## Exercise input:
———
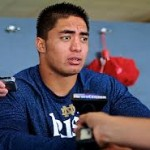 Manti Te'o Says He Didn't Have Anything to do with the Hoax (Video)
———
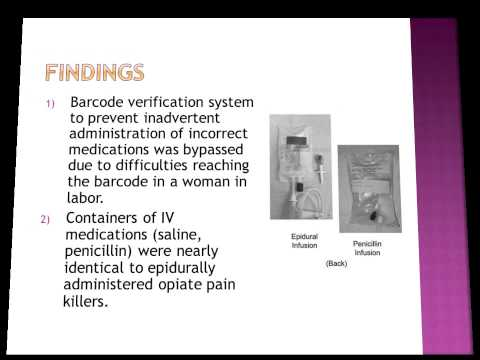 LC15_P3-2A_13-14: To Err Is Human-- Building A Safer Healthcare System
———
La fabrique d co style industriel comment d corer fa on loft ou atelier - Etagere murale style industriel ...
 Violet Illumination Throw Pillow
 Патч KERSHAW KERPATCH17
———
## What is being asked:
Reproduce, character for character, only the lines of the preceding data that start at the line with "Violet Illumination Throw Pillow" and end at the line with "Патч KERSHAW KERPATCH17", both included.

## Written response:
 Violet Illumination Throw Pillow
 Патч KERSHAW KERPATCH17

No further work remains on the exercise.